Raw records
— Begin —
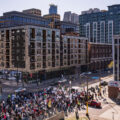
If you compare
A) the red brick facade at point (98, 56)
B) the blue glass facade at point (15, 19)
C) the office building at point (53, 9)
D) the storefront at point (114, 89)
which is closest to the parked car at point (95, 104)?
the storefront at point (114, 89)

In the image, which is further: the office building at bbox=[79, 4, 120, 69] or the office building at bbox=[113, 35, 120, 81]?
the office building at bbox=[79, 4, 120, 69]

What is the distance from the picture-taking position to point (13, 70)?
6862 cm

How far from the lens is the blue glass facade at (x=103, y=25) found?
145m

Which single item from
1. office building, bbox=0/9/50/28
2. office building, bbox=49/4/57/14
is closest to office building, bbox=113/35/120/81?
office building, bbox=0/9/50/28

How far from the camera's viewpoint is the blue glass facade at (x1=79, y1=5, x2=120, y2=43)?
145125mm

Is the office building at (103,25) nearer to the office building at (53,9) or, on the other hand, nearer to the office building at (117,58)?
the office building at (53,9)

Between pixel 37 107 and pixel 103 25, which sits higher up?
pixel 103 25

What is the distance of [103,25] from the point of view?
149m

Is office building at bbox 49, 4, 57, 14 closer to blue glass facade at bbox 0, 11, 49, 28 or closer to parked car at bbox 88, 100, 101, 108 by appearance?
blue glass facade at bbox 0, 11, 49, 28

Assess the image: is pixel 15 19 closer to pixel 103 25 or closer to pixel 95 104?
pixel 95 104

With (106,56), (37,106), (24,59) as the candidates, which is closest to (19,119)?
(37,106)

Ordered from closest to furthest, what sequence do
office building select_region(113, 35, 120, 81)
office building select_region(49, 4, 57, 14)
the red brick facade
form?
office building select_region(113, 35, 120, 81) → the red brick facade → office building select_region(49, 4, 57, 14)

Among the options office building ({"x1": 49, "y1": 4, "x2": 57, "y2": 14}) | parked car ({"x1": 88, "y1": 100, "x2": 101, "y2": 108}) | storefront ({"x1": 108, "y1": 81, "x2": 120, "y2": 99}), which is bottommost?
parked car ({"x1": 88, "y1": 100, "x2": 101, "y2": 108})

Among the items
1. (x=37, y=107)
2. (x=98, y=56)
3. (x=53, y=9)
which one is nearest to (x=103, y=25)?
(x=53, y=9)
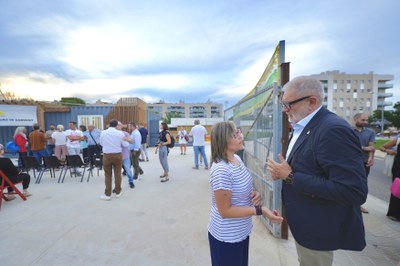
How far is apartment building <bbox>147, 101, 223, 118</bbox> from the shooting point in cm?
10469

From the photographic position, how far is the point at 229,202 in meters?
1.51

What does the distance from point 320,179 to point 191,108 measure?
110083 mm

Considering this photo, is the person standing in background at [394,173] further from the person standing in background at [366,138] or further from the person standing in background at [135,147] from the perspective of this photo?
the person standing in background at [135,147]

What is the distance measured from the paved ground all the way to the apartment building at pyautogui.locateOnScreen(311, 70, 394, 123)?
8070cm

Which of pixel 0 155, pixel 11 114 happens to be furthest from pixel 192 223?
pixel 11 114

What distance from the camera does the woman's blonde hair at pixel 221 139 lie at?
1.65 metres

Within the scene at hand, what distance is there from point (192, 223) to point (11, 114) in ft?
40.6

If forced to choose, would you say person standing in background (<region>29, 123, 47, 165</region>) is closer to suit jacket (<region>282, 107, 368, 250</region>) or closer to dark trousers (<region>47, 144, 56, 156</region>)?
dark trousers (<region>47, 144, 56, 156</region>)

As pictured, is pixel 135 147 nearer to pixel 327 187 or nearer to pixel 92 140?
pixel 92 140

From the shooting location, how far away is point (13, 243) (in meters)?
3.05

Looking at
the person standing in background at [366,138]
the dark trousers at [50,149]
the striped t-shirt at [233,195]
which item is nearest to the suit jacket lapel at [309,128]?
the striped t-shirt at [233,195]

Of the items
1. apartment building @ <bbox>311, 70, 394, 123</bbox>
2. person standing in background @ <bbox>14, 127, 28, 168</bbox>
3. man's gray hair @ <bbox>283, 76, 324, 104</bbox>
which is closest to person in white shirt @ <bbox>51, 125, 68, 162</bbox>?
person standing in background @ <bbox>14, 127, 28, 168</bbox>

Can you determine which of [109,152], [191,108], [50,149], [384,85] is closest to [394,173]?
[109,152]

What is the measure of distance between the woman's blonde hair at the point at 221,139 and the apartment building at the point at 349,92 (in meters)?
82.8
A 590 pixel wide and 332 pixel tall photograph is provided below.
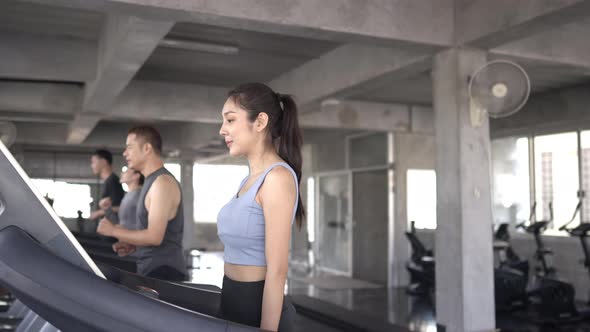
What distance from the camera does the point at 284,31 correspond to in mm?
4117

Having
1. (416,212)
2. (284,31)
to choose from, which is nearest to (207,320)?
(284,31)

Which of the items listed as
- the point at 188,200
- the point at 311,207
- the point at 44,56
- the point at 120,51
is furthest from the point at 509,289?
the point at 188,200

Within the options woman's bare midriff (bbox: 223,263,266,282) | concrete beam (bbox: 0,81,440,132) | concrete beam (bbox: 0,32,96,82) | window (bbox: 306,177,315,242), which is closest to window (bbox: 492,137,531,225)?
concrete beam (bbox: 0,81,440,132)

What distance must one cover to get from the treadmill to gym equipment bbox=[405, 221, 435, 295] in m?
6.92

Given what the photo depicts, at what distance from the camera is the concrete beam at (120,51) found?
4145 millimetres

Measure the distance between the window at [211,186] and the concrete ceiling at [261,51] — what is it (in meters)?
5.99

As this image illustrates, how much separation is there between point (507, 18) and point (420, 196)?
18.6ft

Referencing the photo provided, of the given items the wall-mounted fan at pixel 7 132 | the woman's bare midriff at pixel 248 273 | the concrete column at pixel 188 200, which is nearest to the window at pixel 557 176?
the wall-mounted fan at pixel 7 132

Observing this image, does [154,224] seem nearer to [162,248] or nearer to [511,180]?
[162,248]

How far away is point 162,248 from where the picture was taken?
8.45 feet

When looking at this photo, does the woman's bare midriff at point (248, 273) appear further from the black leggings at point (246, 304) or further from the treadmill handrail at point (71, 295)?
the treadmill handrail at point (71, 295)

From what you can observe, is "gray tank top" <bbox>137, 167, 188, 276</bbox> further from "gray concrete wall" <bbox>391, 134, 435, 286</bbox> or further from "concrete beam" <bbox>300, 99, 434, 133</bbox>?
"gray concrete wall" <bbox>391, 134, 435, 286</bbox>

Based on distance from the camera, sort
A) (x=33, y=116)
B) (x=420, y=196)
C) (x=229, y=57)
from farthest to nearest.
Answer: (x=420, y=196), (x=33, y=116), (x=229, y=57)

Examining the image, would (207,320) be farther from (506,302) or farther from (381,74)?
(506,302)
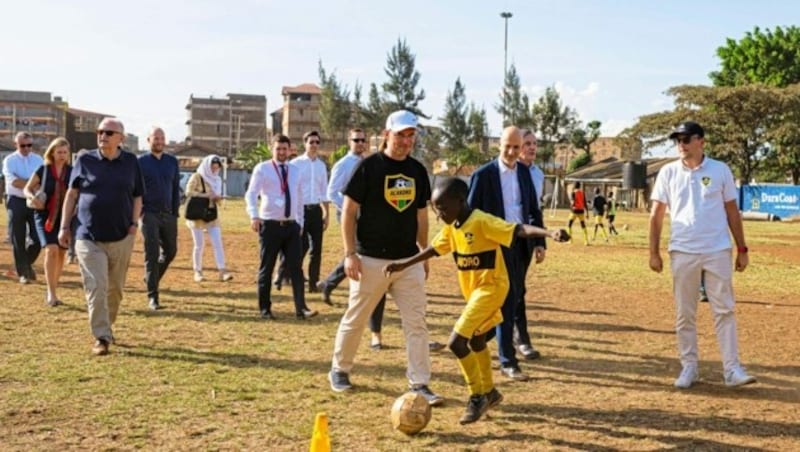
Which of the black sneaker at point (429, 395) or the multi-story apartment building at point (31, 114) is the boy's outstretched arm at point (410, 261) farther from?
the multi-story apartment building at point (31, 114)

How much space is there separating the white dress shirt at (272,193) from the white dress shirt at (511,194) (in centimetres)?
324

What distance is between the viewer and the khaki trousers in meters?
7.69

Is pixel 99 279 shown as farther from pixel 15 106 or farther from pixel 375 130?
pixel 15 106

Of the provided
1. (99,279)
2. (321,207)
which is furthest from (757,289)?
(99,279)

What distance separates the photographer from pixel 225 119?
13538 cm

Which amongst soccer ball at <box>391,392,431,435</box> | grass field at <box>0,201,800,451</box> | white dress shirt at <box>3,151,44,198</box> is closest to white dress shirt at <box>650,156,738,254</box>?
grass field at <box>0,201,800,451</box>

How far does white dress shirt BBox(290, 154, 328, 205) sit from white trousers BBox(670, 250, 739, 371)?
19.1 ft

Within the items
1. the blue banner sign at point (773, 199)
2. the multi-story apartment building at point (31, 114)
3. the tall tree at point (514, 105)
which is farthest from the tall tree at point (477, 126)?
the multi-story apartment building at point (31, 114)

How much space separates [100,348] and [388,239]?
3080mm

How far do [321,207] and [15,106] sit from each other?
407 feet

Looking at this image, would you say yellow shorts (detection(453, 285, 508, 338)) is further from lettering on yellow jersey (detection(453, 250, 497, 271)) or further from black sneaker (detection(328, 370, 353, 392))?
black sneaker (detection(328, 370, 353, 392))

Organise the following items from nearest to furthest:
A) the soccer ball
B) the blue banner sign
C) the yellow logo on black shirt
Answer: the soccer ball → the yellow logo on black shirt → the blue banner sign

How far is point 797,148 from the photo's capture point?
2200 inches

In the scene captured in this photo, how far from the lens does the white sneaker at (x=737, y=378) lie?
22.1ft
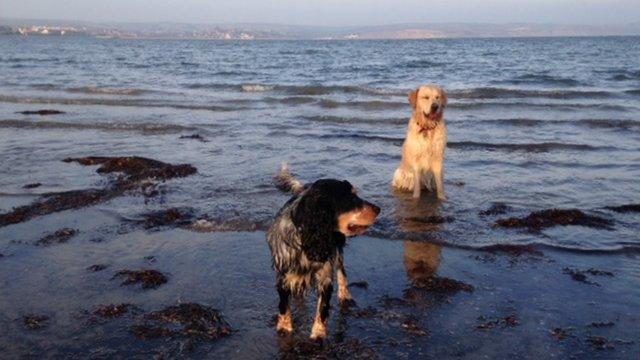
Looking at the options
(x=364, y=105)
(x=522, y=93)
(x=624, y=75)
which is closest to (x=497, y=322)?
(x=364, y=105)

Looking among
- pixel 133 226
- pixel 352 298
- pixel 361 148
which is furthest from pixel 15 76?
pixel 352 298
— End —
| What you are asked to do |
Pictures are left out; print exactly the lines from the one holding "Is pixel 99" through the last line of the listing above, both included.

| Task solution |
Is pixel 99 279 shown as farther from pixel 15 106 or farther from pixel 375 130?
pixel 15 106

Of the provided
1. (99,279)
2. (321,207)
which is furthest from (757,289)?
(99,279)

What distance separates the photographer from pixel 225 119?
13538 cm

Which amongst soccer ball at <box>391,392,431,435</box> | grass field at <box>0,201,800,451</box> | white dress shirt at <box>3,151,44,198</box> is closest to white dress shirt at <box>650,156,738,254</box>?
grass field at <box>0,201,800,451</box>

How far does white dress shirt BBox(290, 154, 328, 205) sit from white trousers BBox(670, 250, 739, 371)?
19.1 ft

Within the items
1. the blue banner sign at point (773, 199)
2. the multi-story apartment building at point (31, 114)
3. the tall tree at point (514, 105)
which is farthest from the tall tree at point (477, 126)?
the multi-story apartment building at point (31, 114)

How much space separates [100,348] and [388,239]?
3080mm

How far do [321,207] and [15,106] sit from each other?
407 feet

Looking at this image, would you say yellow shorts (detection(453, 285, 508, 338)) is further from lettering on yellow jersey (detection(453, 250, 497, 271)) or further from black sneaker (detection(328, 370, 353, 392))?
black sneaker (detection(328, 370, 353, 392))

Organise the following items from nearest to furthest:
A) the soccer ball
B) the blue banner sign
C) the yellow logo on black shirt
Answer: the soccer ball → the yellow logo on black shirt → the blue banner sign

How far is point 797,148 from the photo's capture point?
2200 inches

In the scene captured in this photo, how far from the lens does the white sneaker at (x=737, y=378) lie?
22.1ft
Looking at the options
(x=364, y=105)
(x=522, y=93)
(x=624, y=75)
which is closest to (x=497, y=322)?
(x=364, y=105)

Looking among
- pixel 133 226
- pixel 352 298
- pixel 361 148
which is furthest from pixel 15 76?
pixel 352 298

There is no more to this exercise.